Garden Diary - May 2016
New potatoes, baby beetroot, carrots, courgettes, lettuce and salad greens, broad beans, radishes and lots of herbs are being harvested from the Glasshouses and the Kitchen garden this month. Growth in the gardens is phenomenal these past few weeks, temperatures are up, and occasional showers together with the long days; conditions are perfect for growing delicious organic vegetables.
Summer has arrived, the fruit trees are laden with blossoms, the gardens are flush with new season’s foliage, the new students are well into their 12 week course and are enjoying among other things sowing seeds and harvesting fresh organic produce from the gardens only a stones throw from their accommodation.
The Kitchen Garden has really come into its own this year, the enriched soil has given rise to healthy corn-on-the-cob, rows of runner beans, globe artichokes, salsify, Welsh onions, courgettes, broad beans, Florence fennel, carrots, beetroot, sweet pea and a variety of herbs, one of which is Hyssop officinales. Hyssop is a strong-flavoured aromatic herb from the Mediterranean region, similar to rosemary or lavender, both the flowers and leaves are edible, you can use it like other fresh delicate herbs in salads, pastas, stews, fruit dishes and summer soups. Hyssop makes excellent honey: bees are attracted to its beautiful blue flowers. This garden has an array of colour with flowers such as: Sunflowers, Forget-me-not, Sweet Woodruff (Galium odoratum), Calendula, French Marigold and Primroses.
In the Ornamental fruit garden, the gooseberries and the fanned peach trees (Peach ‘Peregrine’) are the first to show their crop of young fruit. In the canopy above, the apple, and pear trees have are covered in blossoms. Rhubarb is being harvested from this garden, along with Sweet Cecily and Wild Garlic (Ramsons). The yellow and white blossoms of the Poached egg Plant (Limanthes douglasii) are an excellent companion plant, they attract bees and hoverflies in their dozens, the plants provide a rich supply of nectar that will bring these natural predators of pests and pollinators into the garden. Hoverflies are especially useful as they eat aphids and black fly. Here also, the strawberry plants are in flower. Calendula officinalis (pot Marigold) has been planted out, having been raised from seed in the glasshouses, they also act as an excellent companion plant, by repelling the aphids with their strong scent and attracting the pollinators.
The Herb Garden is by now producing lots of different herbs, Sweet Cecily is in flower and the leaves and flowers are used in the cooking of rhubarb and gooseberries, by reducing the tartness. The name means 'smelling of myrrh', but Sweet Cicely is renowned for its aniseed taste and is a valuable sweetener, especially useful for diabetics. Fern like foliage emerges early in spring and dies back in late autumn and smells of aniseed when crushed. Umbels of tiny white nectar rich blooms are loved by bees and butterflies. Other herbs such as thyme, parsley, salad burnet, tarragon, garlic chives, chervil lemon balm, chives, bronze fennel, sage, rosemary, lavender, varieties of mint, horseradish, lovage, wormwood (Artemisia absinthium) and red dandelion greens (Italico rosso) are harvested daily.

Rows from a spatial reasoning dataset:
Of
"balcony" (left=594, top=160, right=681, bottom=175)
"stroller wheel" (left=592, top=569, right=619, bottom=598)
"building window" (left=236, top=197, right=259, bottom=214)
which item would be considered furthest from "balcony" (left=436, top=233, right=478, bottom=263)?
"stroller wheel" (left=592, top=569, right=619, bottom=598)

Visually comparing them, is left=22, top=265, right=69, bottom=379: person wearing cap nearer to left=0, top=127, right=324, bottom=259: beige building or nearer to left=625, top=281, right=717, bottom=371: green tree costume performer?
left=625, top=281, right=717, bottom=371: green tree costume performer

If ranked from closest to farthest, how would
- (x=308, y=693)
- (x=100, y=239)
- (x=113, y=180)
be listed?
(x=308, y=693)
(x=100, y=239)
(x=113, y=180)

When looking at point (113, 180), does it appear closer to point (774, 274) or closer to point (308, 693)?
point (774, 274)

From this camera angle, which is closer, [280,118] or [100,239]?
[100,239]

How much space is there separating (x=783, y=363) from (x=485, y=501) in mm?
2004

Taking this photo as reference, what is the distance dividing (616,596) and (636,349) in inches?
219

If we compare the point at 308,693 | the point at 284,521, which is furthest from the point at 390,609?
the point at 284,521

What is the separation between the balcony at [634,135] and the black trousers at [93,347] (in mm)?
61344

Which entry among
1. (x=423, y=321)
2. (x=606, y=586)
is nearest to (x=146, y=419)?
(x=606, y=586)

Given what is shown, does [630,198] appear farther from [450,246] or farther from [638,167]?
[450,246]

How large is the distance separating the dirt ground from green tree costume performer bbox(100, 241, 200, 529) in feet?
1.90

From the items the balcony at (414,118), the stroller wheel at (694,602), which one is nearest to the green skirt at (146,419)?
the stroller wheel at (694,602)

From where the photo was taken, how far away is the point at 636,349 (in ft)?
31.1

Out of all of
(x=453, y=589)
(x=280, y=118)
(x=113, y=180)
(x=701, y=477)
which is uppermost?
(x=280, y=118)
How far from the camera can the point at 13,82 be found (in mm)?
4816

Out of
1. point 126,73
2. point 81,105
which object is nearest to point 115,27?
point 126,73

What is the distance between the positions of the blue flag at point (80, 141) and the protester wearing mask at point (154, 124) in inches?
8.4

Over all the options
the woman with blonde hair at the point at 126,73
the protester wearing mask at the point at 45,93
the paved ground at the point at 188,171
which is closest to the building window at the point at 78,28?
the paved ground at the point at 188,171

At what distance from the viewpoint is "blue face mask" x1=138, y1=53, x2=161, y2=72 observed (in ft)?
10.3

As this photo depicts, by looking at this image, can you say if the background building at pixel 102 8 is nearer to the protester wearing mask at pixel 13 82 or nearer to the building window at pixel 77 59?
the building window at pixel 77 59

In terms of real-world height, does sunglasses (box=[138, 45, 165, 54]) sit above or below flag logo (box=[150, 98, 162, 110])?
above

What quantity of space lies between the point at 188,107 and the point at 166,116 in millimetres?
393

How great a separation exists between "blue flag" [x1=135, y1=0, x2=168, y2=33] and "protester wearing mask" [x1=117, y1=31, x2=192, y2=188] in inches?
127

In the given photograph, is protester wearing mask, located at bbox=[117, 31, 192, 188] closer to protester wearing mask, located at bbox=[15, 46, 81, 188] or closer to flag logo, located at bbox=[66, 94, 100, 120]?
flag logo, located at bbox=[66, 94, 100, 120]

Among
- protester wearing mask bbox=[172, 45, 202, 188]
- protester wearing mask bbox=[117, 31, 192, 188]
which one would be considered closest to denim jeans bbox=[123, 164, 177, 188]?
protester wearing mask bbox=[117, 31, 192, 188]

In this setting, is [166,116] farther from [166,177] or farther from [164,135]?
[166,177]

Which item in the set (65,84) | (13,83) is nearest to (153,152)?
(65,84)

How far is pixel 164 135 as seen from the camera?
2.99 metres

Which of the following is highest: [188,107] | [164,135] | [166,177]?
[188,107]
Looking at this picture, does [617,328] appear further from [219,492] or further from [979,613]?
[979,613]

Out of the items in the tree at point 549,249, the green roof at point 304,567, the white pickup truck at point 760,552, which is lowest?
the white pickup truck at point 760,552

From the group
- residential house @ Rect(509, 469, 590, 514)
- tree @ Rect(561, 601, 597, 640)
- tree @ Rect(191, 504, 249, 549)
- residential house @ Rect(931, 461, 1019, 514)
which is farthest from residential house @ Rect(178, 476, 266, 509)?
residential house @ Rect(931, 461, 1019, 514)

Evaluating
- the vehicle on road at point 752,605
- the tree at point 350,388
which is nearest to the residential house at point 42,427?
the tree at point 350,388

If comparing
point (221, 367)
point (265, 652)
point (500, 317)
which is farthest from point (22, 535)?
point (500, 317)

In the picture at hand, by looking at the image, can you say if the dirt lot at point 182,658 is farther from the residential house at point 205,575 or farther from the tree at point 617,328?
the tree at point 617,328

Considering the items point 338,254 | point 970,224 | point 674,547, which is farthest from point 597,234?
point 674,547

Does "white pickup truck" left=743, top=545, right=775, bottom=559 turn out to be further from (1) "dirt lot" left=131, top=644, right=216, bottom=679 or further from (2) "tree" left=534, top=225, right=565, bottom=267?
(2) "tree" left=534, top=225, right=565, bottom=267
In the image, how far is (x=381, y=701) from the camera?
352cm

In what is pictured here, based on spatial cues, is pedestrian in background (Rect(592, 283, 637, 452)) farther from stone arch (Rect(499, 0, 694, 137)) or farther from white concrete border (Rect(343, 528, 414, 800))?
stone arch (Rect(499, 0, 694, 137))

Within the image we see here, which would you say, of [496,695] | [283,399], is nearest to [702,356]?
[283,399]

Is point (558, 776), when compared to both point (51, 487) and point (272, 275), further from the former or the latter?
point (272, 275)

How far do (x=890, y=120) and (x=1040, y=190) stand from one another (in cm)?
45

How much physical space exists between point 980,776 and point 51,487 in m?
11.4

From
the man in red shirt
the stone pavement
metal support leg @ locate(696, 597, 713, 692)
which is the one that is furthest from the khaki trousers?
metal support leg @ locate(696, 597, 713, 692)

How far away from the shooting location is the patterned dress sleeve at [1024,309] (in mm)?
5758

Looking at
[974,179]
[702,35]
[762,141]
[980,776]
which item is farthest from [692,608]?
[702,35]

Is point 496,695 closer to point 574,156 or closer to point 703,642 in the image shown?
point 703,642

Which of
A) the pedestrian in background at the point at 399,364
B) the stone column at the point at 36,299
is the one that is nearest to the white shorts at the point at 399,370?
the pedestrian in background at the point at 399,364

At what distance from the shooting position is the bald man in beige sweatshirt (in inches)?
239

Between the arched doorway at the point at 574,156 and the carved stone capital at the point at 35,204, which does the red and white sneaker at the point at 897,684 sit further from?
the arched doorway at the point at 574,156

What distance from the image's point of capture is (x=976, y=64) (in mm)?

### [Request]
Pick up the May 2016 garden diary after its final sentence and keep writing it.

### [Written answer]
The Cornus kousa tree is spectacular in the Old Pleasure Garden with its tight clusters of small white flowers surrounded by four large oval cream bracts. In flower at this time of the year also is the Crinodendron hookerianum (Chile Lantern tree), Viburnum plicatum ‘Mariesii’(tiered like a wedding cake) and the Snakebark maple (Acer capillipes) with it’s drooping racemes and it’s attractive bark. At the pond, the crimson Primula candelabra make a welcome splash of colour, since the cherry blossom has finished flowering. Some of the Magnolias are still showing their magnificent blossoms.
The Glasshouses are full by now; bays are filled with different varieties of heritage tomatoes (e.g. ‘Casady’s Folly’ ‘Clementine’, and ‘Costoluto Fiorentino’), Broad Beans var. ‘Hangdown’ and ‘Witkiem’, French beans, var. ‘Cobra’ and ‘Neckar Gold’, sweet peppers, salad greens (successional sowings every two weeks), cucumber var. ‘Styx’ and miniature cucumbers, var. ‘Picolino’, courgettes var. ‘Cocozelle’, peas (var. Ambassador), potatoes, beetroot, sweet corn, radishes, var. ‘French Breakfast’, and carrots, var.’Napoli’. The leeks raised in the leek bed are almost ready for planting out. New potatoes, Colleen and Casablanca are being harvested, and potatoes planted in March will be ready in a month or so. More tomato seed has been sown this month for a later harvest of tomatoes. Fruit trees, such as peach, nectarine, apricot, fig and almond are already bearing young fruit. Weeding is part of the daily routine at this time of year. The gardeners keep on top of the new weed growth with the use of the oscillating hoes and the flame burner.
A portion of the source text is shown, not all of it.